The addition amounts of the components (a) to (e) in the table are ratios when the total amount of the components (a) to (e) is 100% by mass.

As shown in Tables 1 and 2, it was found that the resin compositions of Examples 1 to 13 were excellent in flame retardancy and impact resistance, and were also excellent in balance between heat resistance and mold contamination.
Comparative Examples 1 to 10 were inferior to any of the examples in any of flame retardancy, impact resistance, heat resistance, and mold contamination.

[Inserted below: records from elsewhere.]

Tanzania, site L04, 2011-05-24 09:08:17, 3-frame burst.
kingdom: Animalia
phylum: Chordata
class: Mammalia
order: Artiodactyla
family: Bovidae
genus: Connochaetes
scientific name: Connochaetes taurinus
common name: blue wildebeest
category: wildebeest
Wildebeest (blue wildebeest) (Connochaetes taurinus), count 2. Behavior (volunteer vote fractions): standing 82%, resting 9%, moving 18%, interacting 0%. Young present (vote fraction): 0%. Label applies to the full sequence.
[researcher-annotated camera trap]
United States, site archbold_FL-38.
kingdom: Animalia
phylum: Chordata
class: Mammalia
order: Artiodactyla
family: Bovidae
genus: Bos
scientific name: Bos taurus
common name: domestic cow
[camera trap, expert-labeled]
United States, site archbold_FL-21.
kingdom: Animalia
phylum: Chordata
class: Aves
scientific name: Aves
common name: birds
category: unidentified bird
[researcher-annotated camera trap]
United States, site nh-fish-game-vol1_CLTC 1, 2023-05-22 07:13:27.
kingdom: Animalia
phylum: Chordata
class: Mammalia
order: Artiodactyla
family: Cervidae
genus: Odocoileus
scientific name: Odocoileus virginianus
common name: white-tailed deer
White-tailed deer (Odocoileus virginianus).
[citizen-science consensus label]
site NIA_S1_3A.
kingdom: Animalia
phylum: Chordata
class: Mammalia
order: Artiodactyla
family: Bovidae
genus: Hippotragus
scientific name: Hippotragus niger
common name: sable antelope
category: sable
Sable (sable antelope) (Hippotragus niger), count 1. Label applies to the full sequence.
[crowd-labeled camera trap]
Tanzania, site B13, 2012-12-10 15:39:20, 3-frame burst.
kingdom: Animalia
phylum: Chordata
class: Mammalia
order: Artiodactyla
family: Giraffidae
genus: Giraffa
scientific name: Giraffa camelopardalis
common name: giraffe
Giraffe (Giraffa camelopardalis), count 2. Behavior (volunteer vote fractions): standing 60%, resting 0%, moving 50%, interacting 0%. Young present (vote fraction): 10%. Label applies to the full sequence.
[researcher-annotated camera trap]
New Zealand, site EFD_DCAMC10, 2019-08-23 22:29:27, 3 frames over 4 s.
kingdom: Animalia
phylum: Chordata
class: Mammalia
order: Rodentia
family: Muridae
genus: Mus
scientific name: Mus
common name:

  The molded article molded with the resin composition of the present embodiment has excellent flame retardancy, high impact resistance, and excellent heat resistance, so that the degree of freedom in designing the resin molded article can be increased. . For this reason, it can be used as various components in electric / electronic devices, automobile devices, chemical devices, and optical devices.For example, chassis and cabinets such as digital versatile disks, optical device mechanism components such as optical pickup slide bases, light source lamp peripheral components, Parts in the car engine room such as metal film laminated board sheets or films, hard disk inner parts, optical fiber connector ferrules, laser beam printer inner parts (toner cartridges, etc.), inkjet printer inner parts, copier inner parts, automobile radiator tank parts, etc. It has industrial applicability as an automotive lamp part and the like.

Claims (6)

(A) 55 to 75% by mass of a polyphenylene ether-based resin;
(B) hydrogenation obtained by hydrogenating a block copolymer containing two or more polymer blocks A mainly composed of a vinyl aromatic compound and one or more polymer blocks B mainly composed of a conjugated diene compound; 3 to 15% by mass of the block copolymer,
(C) 15 to 25% by mass of a condensed phosphate ester flame retardant;
(D) 5 to 20% by mass of glass fiber,
A resin composition comprising (e) less than 5% by mass of a polystyrene resin as an optional component.   The resin composition according to claim 1, wherein the content of the (e) polystyrene-based resin is 3% by mass or less.   The resin composition according to claim 1, wherein the number average molecular weight of the (b) hydrogenated block copolymer is 120,000 to 300,000. 4.   The resin composition according to any one of claims 1 to 3, wherein the (c) condensed phosphate ester flame retardant is bisphenol A-bis (diphenyl phosphate).   The resin composition according to any one of claims 1 to 4, wherein in the UL94V test, the flame retardancy when tested on a 1.6 mm thick test piece is class V-0.   A protective housing for a battery system of a hybrid vehicle or an electric vehicle, comprising the resin composition according to claim 1.